— Try it —
Supply the number of lines in the data below that hold "burst", and let that number be the whole answer.

— Data extract —
····················

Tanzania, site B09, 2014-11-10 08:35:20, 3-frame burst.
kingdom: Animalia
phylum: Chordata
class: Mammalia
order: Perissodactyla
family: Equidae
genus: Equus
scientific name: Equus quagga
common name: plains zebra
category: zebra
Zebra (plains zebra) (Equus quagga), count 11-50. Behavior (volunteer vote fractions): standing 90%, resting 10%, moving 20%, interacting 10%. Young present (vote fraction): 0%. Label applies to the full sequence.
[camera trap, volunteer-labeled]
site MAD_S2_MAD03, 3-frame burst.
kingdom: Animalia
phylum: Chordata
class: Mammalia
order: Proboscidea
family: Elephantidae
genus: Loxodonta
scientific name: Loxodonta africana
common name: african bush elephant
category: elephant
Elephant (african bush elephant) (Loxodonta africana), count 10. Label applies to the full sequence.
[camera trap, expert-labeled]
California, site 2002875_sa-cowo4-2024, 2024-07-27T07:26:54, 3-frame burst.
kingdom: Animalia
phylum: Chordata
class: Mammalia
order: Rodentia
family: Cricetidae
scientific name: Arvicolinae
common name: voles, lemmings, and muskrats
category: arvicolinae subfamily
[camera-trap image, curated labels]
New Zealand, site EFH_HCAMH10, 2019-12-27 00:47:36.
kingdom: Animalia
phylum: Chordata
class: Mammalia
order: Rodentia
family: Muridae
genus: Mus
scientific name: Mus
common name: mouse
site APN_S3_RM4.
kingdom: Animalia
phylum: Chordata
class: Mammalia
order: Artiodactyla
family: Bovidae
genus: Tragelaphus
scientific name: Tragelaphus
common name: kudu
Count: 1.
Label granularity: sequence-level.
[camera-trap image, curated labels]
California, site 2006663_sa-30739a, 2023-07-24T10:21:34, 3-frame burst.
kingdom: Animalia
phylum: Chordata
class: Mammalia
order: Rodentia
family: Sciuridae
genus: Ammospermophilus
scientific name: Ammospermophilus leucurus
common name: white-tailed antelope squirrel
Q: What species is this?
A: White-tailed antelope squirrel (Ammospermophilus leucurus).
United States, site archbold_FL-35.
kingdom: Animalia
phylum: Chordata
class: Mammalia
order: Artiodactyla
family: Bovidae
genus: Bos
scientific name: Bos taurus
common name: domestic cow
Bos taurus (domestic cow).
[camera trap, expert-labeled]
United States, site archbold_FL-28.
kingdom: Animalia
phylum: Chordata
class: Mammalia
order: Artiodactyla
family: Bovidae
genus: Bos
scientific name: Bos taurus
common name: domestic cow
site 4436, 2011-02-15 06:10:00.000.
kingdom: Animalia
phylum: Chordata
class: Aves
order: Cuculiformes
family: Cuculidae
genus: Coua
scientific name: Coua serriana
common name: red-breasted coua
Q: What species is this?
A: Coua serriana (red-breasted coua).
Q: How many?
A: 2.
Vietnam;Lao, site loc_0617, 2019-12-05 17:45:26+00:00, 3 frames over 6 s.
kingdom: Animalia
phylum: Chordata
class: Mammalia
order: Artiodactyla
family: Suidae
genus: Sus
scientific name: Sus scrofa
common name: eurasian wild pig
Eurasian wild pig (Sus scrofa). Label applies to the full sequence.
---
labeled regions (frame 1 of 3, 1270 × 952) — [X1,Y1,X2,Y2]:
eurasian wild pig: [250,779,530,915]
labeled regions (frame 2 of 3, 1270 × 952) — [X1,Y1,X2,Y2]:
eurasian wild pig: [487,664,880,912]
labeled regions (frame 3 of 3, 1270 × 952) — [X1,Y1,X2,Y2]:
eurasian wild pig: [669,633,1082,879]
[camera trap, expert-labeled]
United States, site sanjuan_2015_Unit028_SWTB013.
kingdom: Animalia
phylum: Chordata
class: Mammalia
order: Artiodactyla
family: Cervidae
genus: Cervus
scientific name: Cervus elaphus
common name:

····················

— Task response —
4